Reid Patterson

Personal information
- Full name: Logan Reid Patterson
- National team: United States
- Born: July 2, 1932 Pineville, Kentucky
- Died: January 15, 2014 (aged 81) Knoxville, Tennessee
- Height: 6 ft 4 in (1.93 m)
- Weight: 170 lb (77 kg)

Sport
- Sport: Swimming
- Strokes: Freestyle
- College team: University of Georgia

Medal record
Representing Georgia
NCAA
| Gold medal – first place | 1953 Columbus | 100 yard freestyle |

= Reid Patterson =

American swimmer (1932–2014)

Logan Reid Patterson (July 2, 1932 – January 15, 2014) was an American competition swimmer who represented the United States at the 1956 Summer Olympics.

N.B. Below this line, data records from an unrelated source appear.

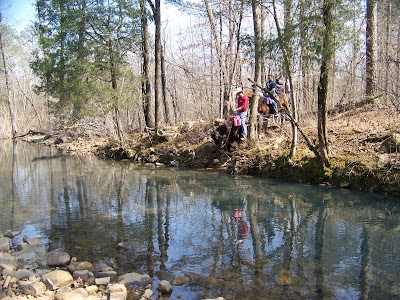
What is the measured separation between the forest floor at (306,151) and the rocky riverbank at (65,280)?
6.71 m

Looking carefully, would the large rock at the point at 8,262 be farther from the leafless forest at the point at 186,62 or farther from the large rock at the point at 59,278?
the leafless forest at the point at 186,62

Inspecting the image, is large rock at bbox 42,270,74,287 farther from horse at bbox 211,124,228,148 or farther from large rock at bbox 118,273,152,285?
horse at bbox 211,124,228,148

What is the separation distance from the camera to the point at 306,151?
11.9m

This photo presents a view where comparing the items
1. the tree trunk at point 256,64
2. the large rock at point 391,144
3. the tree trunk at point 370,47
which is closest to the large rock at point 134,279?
the large rock at point 391,144

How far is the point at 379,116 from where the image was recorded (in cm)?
1287

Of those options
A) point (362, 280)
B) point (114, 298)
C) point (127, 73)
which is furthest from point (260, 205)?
point (127, 73)

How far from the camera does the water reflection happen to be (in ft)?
16.7

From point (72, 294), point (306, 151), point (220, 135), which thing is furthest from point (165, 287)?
point (220, 135)

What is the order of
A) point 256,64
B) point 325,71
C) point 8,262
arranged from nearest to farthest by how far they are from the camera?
point 8,262, point 325,71, point 256,64

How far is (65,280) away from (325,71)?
7.88 meters

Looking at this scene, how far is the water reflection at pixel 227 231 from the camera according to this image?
5086 millimetres

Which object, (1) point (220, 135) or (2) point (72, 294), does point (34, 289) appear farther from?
(1) point (220, 135)

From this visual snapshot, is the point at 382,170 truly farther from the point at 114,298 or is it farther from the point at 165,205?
the point at 114,298

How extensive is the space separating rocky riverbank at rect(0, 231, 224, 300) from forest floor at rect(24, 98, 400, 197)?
6.71 meters
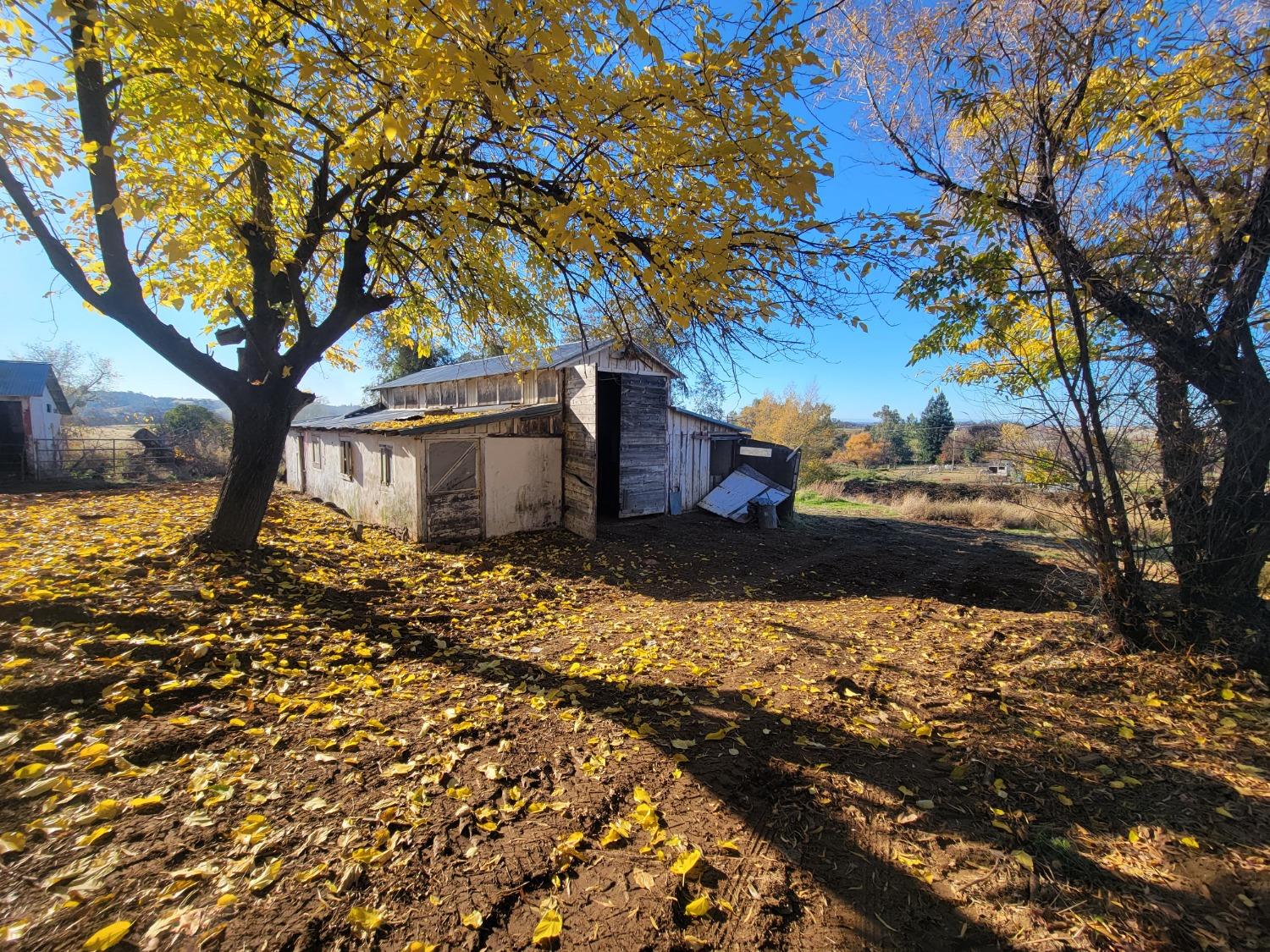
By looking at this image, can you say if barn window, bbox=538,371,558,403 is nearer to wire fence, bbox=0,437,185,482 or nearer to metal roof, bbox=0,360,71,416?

Patterson was born in Pineville, Kentucky. He attended the University of Georgia, where he swam for the Georgia Bulldogs swimming and diving team in National Collegiate Athletic Association (NCAA) competition from 1951 to 1954. He was a member of the Sigma Chi fraternity. He won the NCAA national championship in the 100-yard freestyle in 1953, setting the American record during the meet. Patterson won eight Southeastern Conference (SEC) titles during his tenure at Georgia. He set six SEC records while in Athens: the 50-, 100-, and 220-yard freestyles, the 100- and 200-yard backstrokes, and the 150-yard individual medley.

Patterson finished fourth in the event final of the 100-meter freestyle at the 1956 Summer Olympics in Melbourne, Australia. He briefly held the Olympic record in the event after his first heat. He later held the world records in the 50-meter freestyle and the 200-meter freestyle relay. He held the American record in the 400-meter freestyle and the 400-meter medley relay.

He was inducted into the Georgia Sports Hall of Fame in 1984, and the University of Georgia Circle of Honor in 1997.

In 1955, Patterson saw a photo of Anna Lee Robinson and became determined to marry her. They were married for more than 56 years and had four daughters. After his swimming career, he went on to become a geologist and a financial advisor. At the age of 81, he died on January 15, 2014.